Thelma put down the railing on one side of the bed and said, "If I hop up here and sit beside you, I won't shake up your insides, will I? You won't suddenly bleed all over me, will you, Shane?" "I'll try not to."

Thelma eased up onto the high hospital bed. She took one of Laura's hands in both of hers. "Listen, I read Shadrach, and it's damned good. It's what all writers try to do and seldom achieve." "You're sweet."

"I'm a tough, cynical, hard-nosed broad. Listen, I'm serious about the book. It's brilliant. And I saw Bovine Bowmaine in there, and Tammy. And Boone, the child-welfare psychologist. Different names but I saw them. You've captured them perfectly, Shane. God, there were times you brought it all back, times when chills ran up and down my back so bad I had to put down the book and go for a walk in the sun. And there were times when I laughed like a loon."

Laura ached in every muscle, in every joint. She did not have the strength to lean away from the pillows and put her arms around her friend. She just said, "I love you, Thelma."

"The Eel wasn't there, of course."

"I'm saving him for another book."

"And me, damn it. I'm not in the book, though I'm the most colorful character you've ever known!"

"I'm saving you for a book all your own," Laura said.

"You mean it, don't you?"

"Yes. Not the one I'm working on now but the one after it."

"Listen, Shane, you better make me gorgeous, or I'll sue your ass off. You hear me?"

"I hear you."

Thelma chewed her lip, then said, "Will you—"

"Yes. I'm going to put Ruthie in it too."

They were silent a while, just holding hands.

Unshed tears clouded Laura's vision, but she saw that Thelma was blinking back tears too. "Don't. It'll streak all that elaborate punk eye makeup."

Thelma raised one of her feet. "Are these boots freaky or what? Black leather, pointy toes, stud-ringed heels. Makes me look like a damned dominatrix, doesn't it?"

"When you walked in, the first thing I wondered was how many men you've whipped lately."

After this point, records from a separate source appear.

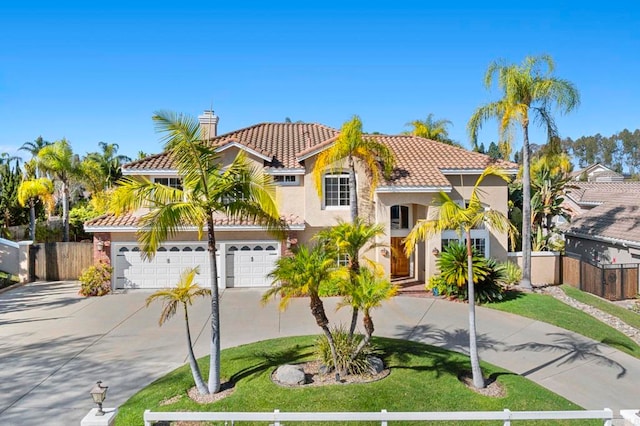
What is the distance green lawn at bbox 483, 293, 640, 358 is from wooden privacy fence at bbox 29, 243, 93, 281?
722 inches

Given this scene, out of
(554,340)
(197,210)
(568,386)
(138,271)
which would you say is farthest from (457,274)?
(138,271)

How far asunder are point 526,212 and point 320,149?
9225mm

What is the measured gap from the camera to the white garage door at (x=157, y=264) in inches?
752

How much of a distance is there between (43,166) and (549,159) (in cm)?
2640

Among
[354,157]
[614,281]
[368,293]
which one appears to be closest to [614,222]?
[614,281]

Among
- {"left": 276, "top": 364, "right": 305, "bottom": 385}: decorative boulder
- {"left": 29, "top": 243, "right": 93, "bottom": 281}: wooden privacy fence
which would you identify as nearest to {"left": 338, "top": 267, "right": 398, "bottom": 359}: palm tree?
{"left": 276, "top": 364, "right": 305, "bottom": 385}: decorative boulder

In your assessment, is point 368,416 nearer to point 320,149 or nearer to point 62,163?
point 320,149

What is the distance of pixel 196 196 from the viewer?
8.95 metres

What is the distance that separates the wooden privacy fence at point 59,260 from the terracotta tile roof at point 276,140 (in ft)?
16.2

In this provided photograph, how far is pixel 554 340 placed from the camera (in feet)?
42.1

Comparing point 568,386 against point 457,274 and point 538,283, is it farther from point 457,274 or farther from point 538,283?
point 538,283

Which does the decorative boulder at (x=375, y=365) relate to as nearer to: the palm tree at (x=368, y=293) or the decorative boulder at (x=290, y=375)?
the palm tree at (x=368, y=293)

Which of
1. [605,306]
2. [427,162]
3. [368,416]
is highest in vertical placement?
[427,162]

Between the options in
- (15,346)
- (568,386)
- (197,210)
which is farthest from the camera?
(15,346)
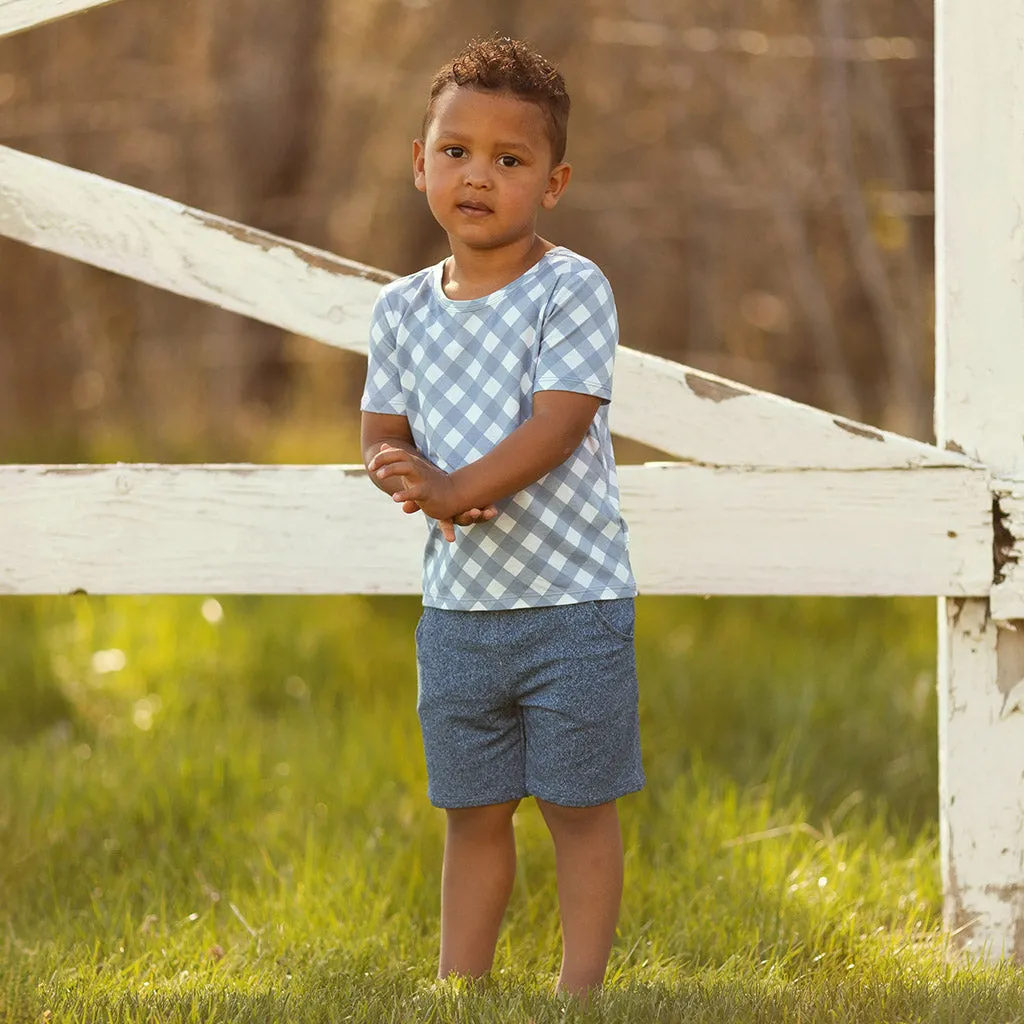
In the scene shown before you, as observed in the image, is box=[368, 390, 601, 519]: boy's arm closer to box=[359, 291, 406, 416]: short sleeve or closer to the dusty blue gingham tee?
the dusty blue gingham tee

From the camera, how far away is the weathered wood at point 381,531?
2299 millimetres

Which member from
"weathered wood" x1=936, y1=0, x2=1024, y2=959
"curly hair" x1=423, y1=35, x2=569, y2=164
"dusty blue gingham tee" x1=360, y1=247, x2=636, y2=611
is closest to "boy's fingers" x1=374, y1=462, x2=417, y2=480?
"dusty blue gingham tee" x1=360, y1=247, x2=636, y2=611

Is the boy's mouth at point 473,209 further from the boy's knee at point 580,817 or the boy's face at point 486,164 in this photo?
the boy's knee at point 580,817

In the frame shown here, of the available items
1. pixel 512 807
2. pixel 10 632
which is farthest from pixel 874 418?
pixel 512 807

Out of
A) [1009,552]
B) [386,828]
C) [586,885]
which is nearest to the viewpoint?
[586,885]

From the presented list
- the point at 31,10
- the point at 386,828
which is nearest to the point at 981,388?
the point at 386,828

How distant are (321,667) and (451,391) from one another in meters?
2.26

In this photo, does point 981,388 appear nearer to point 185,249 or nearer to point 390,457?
point 390,457

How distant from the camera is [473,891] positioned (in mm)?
2137

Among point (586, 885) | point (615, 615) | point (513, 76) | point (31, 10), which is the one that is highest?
point (31, 10)

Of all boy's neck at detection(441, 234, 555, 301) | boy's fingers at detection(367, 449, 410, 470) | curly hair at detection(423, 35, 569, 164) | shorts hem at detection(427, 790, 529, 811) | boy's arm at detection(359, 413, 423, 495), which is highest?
curly hair at detection(423, 35, 569, 164)

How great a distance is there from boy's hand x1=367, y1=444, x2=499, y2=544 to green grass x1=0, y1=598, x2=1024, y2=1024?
63 centimetres

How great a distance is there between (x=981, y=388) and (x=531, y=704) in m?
0.88

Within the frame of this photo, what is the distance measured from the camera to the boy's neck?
6.49 feet
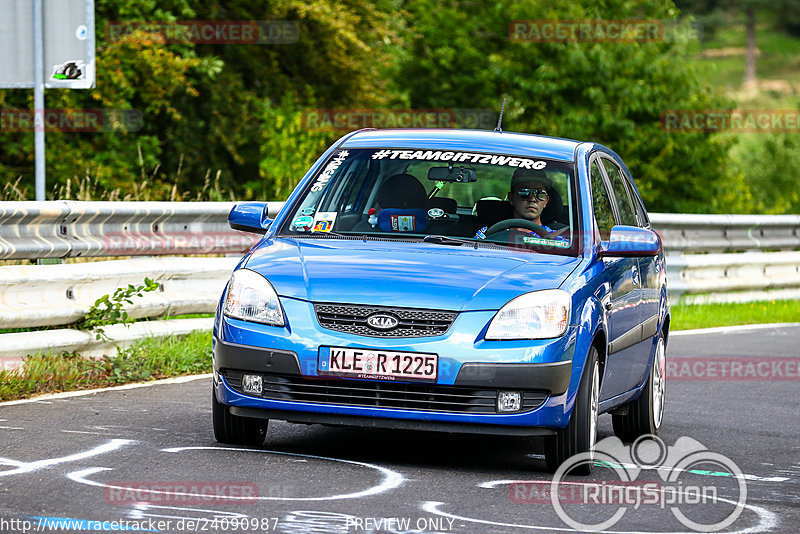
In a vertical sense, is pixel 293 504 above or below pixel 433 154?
below

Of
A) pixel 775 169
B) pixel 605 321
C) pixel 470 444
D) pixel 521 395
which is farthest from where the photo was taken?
pixel 775 169

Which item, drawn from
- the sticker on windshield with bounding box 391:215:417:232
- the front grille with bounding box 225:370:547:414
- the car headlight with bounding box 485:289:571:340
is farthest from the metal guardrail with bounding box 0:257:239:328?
the car headlight with bounding box 485:289:571:340

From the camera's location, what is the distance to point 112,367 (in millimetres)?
9500

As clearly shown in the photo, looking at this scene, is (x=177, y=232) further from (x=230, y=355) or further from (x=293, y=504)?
(x=293, y=504)

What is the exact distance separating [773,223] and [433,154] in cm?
1238

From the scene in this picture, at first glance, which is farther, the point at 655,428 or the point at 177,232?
the point at 177,232

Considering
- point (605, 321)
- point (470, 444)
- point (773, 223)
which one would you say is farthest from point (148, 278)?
point (773, 223)

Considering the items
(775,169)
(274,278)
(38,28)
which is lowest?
(775,169)

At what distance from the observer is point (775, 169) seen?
4759 centimetres

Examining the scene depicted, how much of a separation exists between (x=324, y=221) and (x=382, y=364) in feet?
4.78

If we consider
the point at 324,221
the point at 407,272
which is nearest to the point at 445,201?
the point at 324,221

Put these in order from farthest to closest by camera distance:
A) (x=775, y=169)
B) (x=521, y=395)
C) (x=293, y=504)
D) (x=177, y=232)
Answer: (x=775, y=169) → (x=177, y=232) → (x=521, y=395) → (x=293, y=504)

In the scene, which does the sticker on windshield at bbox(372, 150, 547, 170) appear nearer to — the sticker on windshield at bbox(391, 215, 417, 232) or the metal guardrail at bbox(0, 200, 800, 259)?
the sticker on windshield at bbox(391, 215, 417, 232)

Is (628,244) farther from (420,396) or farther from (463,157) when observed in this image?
(420,396)
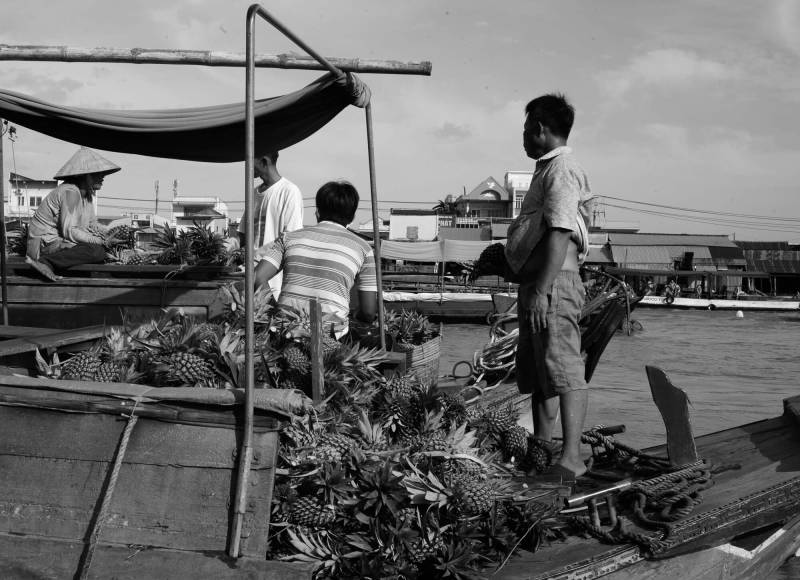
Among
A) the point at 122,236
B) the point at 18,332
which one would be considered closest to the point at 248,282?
the point at 18,332

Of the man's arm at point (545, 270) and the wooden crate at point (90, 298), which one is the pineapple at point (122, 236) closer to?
the wooden crate at point (90, 298)

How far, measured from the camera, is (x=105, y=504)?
2.12 m

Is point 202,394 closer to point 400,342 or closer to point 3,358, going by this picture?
point 3,358

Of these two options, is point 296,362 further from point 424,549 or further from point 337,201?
point 337,201

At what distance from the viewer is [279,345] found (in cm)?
315

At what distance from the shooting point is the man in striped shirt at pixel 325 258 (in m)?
3.66

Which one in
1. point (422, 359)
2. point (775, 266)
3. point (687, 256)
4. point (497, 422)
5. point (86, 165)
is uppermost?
point (687, 256)

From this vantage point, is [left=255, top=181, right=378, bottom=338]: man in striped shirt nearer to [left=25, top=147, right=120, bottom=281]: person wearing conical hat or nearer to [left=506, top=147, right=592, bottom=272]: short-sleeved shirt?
[left=506, top=147, right=592, bottom=272]: short-sleeved shirt

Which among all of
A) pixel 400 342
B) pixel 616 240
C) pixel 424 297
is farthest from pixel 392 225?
pixel 400 342

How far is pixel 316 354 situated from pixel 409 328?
7.32 ft

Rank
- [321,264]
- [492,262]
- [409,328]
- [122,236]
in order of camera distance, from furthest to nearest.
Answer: [122,236], [409,328], [321,264], [492,262]

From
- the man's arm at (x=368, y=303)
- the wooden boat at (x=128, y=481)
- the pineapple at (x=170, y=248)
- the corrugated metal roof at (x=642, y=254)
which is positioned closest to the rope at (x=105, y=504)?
the wooden boat at (x=128, y=481)

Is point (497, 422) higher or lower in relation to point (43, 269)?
lower

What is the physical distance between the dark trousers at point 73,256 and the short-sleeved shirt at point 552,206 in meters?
4.13
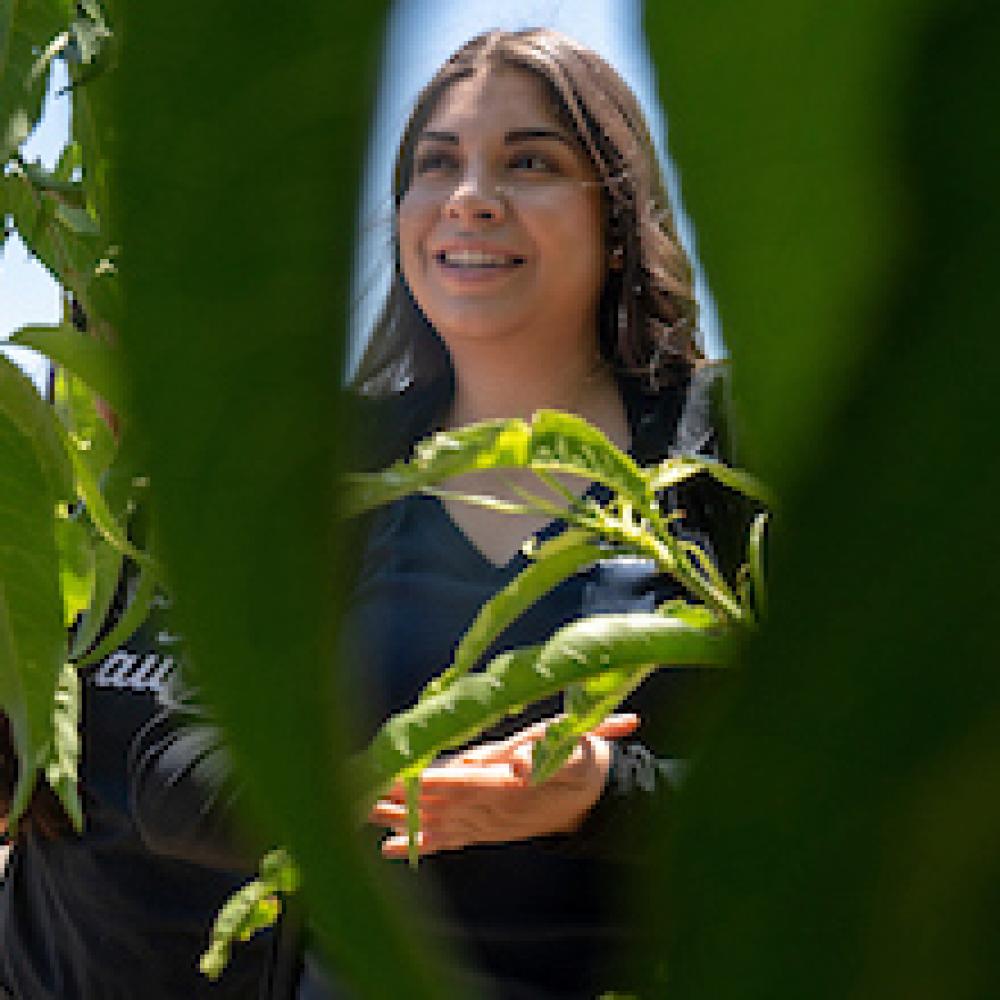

Thelma sighed and sniffed hard to clear her nose. "Shane, listen and listen good. This talent of yours is maybe more precious than you think. You're able to capture people's lives on the page, and when the people are gone, the page is still there, the life is still there. You can put feelings on the page, and anyone, anywhere, can pick up that book and feel those same feelings, you can touch the heart, you can remind us what it means to be human in a world that's increasingly bent on forgetting. That's a talent and a reason to live that's more than most people ever have. So… well, I know how much you want to have a family. three or four kids, you've said… so I know how bad you must be hurting right now. But you've got Danny and Christopher and this amazing talent, and that's so very much to have."